To be done>
Reproduce every one of the following rows verbatim, omitting the pictures from your answer.

Data for this exercise>
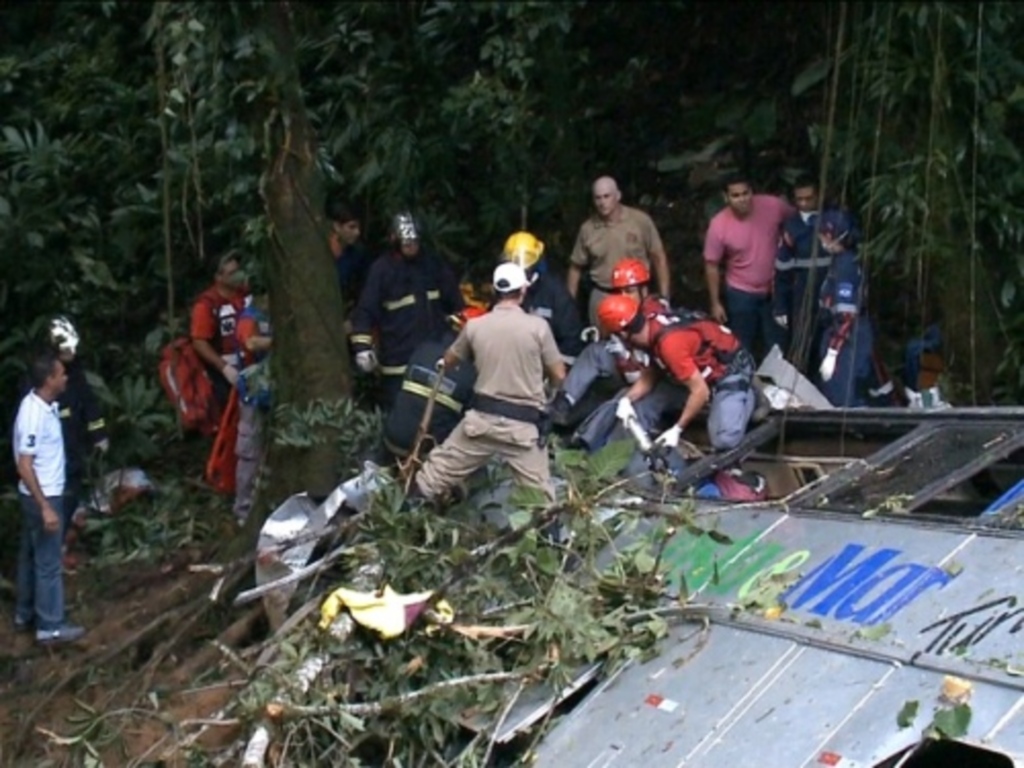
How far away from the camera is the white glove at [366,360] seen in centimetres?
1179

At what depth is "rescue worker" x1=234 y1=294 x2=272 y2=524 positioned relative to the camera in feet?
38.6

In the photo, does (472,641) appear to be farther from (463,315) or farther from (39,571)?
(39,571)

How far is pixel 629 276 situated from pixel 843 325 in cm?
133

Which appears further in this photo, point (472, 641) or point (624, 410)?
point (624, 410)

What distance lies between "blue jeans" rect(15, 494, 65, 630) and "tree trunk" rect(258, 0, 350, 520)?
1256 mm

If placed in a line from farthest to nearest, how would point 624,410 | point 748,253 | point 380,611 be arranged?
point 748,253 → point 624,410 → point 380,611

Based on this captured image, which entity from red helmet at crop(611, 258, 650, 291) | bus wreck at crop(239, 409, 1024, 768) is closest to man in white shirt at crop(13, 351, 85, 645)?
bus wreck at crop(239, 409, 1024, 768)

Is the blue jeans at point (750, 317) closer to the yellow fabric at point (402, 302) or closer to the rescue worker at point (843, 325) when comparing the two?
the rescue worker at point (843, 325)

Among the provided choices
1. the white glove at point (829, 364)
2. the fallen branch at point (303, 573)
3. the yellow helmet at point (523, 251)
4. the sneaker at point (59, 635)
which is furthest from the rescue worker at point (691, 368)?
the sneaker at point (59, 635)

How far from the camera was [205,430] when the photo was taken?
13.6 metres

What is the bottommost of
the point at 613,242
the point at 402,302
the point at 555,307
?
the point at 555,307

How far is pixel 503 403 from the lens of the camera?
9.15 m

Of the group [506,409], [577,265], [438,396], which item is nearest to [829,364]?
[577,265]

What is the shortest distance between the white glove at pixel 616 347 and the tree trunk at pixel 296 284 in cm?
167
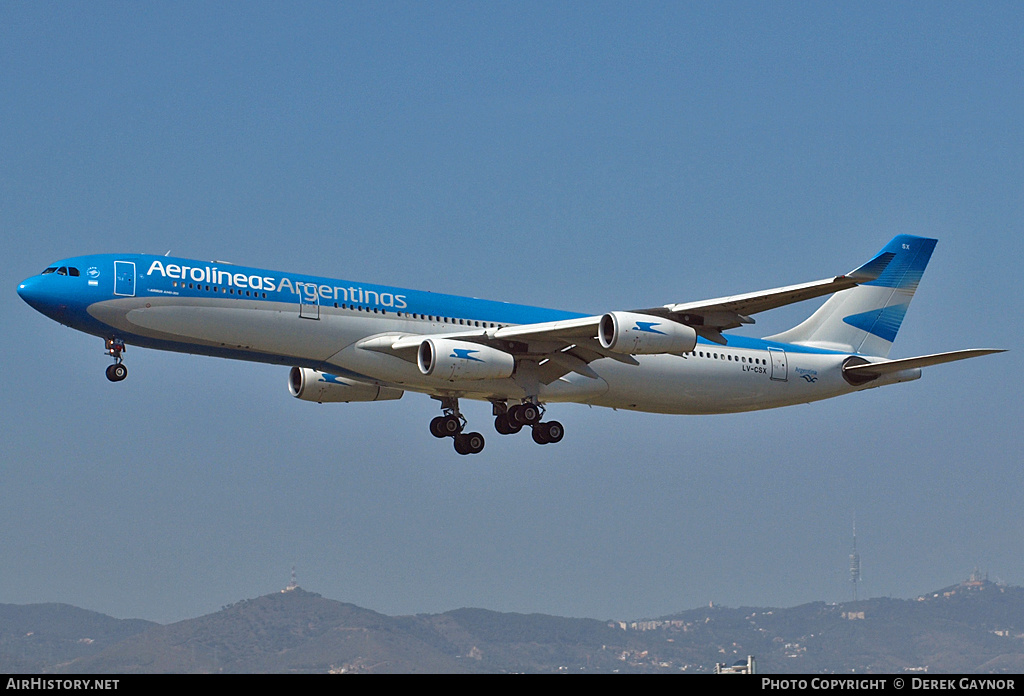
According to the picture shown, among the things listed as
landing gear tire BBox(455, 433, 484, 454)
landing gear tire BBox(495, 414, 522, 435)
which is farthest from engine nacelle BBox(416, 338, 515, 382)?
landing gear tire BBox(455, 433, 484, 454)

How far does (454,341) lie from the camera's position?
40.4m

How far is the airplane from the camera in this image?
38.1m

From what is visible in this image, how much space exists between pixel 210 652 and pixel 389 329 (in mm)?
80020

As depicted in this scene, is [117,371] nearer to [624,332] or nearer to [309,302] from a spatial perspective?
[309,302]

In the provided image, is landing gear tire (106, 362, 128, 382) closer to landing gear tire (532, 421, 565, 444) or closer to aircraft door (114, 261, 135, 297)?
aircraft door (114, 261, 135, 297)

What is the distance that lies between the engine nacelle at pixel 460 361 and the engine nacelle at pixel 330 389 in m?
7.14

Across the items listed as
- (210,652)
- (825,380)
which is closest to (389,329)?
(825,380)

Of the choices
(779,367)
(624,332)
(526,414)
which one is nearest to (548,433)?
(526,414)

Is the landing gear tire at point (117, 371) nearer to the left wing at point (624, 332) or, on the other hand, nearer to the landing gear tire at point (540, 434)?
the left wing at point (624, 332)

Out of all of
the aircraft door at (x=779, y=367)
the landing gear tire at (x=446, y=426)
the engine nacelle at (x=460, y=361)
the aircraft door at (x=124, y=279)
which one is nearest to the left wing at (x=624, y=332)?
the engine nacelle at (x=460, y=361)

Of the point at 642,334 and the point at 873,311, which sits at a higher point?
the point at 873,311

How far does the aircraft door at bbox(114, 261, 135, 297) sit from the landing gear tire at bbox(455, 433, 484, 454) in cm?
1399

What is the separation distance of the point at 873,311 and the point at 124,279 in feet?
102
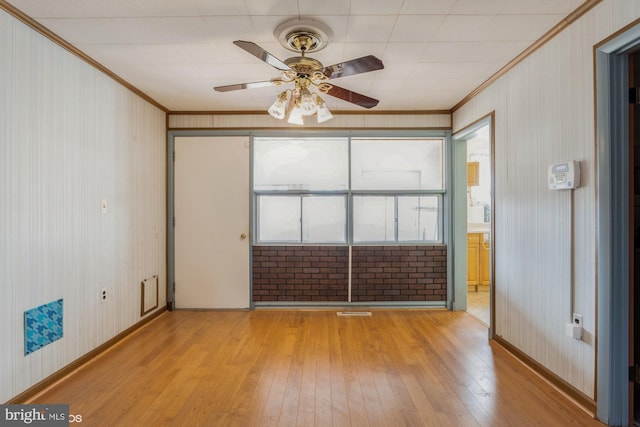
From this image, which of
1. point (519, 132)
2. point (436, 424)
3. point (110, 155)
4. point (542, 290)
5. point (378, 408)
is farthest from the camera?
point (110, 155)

Exercise result>
How far away from the camera is the white glove at [366,360] seen in centimetres?
1179

At what depth is "rescue worker" x1=234 y1=294 x2=272 y2=524 positioned relative to the camera in feet?
38.6

In the photo, does (472,641) appear to be farther from (463,315) or farther from (39,571)?
(39,571)

How far is pixel 629 276 situated from pixel 843 325 in cm?
133

Which appears further in this photo, point (472, 641) or point (624, 410)?
point (624, 410)

What distance lies between "blue jeans" rect(15, 494, 65, 630) and "tree trunk" rect(258, 0, 350, 520)?
1256 mm

If placed in a line from farthest to nearest, how would point 624,410 | point 748,253 | point 380,611 be arranged?
point 748,253 → point 624,410 → point 380,611

Based on this captured image, which entity from red helmet at crop(611, 258, 650, 291) | bus wreck at crop(239, 409, 1024, 768) is closest to man in white shirt at crop(13, 351, 85, 645)?
bus wreck at crop(239, 409, 1024, 768)

Is the blue jeans at point (750, 317) closer to the yellow fabric at point (402, 302) or closer to the rescue worker at point (843, 325) when comparing the two?
the rescue worker at point (843, 325)

Among the provided choices
1. the white glove at point (829, 364)
2. the fallen branch at point (303, 573)
3. the yellow helmet at point (523, 251)
4. the sneaker at point (59, 635)
which is furthest from the rescue worker at point (691, 368)?
the sneaker at point (59, 635)

How far from the camera was [205,430] when the photo was taken?
13.6 metres

What is the bottommost of
the point at 613,242
the point at 402,302
the point at 555,307
?
the point at 555,307

How far is pixel 503 403 from the lens of the camera?
9.15 m

Of the group [506,409], [577,265], [438,396], which item is nearest to [829,364]?
[577,265]

What is the shortest distance between the white glove at pixel 616 347 and the tree trunk at pixel 296 284 in cm?
167
According to the picture shown, among the things listed as
landing gear tire BBox(455, 433, 484, 454)
landing gear tire BBox(495, 414, 522, 435)
which is farthest from engine nacelle BBox(416, 338, 515, 382)?
landing gear tire BBox(455, 433, 484, 454)

How far does (454,341) lie from the camera's position?
40.4m

How far is the airplane from the camera in this image?
38.1m

From what is visible in this image, how much space exists between pixel 210 652 and pixel 389 329 (in mm)?
80020

As depicted in this scene, is [117,371] nearer to [624,332] or nearer to [309,302] from a spatial perspective?
[309,302]

In the provided image, is landing gear tire (106, 362, 128, 382) closer to landing gear tire (532, 421, 565, 444) or closer to aircraft door (114, 261, 135, 297)?
aircraft door (114, 261, 135, 297)

What is the distance that lies between the engine nacelle at pixel 460 361 and the engine nacelle at pixel 330 389 in m?
7.14

Across the items listed as
- (210,652)
- (825,380)
which is closest to (389,329)?
(825,380)

Of the choices
(779,367)
(624,332)
(526,414)
which one is nearest to (548,433)?
(526,414)

Is the landing gear tire at point (117, 371) nearer to the left wing at point (624, 332) or, on the other hand, nearer to the landing gear tire at point (540, 434)?
the left wing at point (624, 332)

Out of all of
the aircraft door at (x=779, y=367)
the landing gear tire at (x=446, y=426)
the engine nacelle at (x=460, y=361)
the aircraft door at (x=124, y=279)
which one is nearest to the left wing at (x=624, y=332)?
the engine nacelle at (x=460, y=361)

Of the point at 642,334 and the point at 873,311, which sits at a higher point?
the point at 873,311

How far does the aircraft door at bbox(114, 261, 135, 297) sit from the landing gear tire at bbox(455, 433, 484, 454) in cm?
1399

What is the separation distance of the point at 873,311 and the point at 124,279 in feet?
102
From this image, which of
1. point (519, 132)
2. point (436, 424)
3. point (110, 155)
4. point (542, 290)
5. point (378, 408)
is farthest from the camera?
point (110, 155)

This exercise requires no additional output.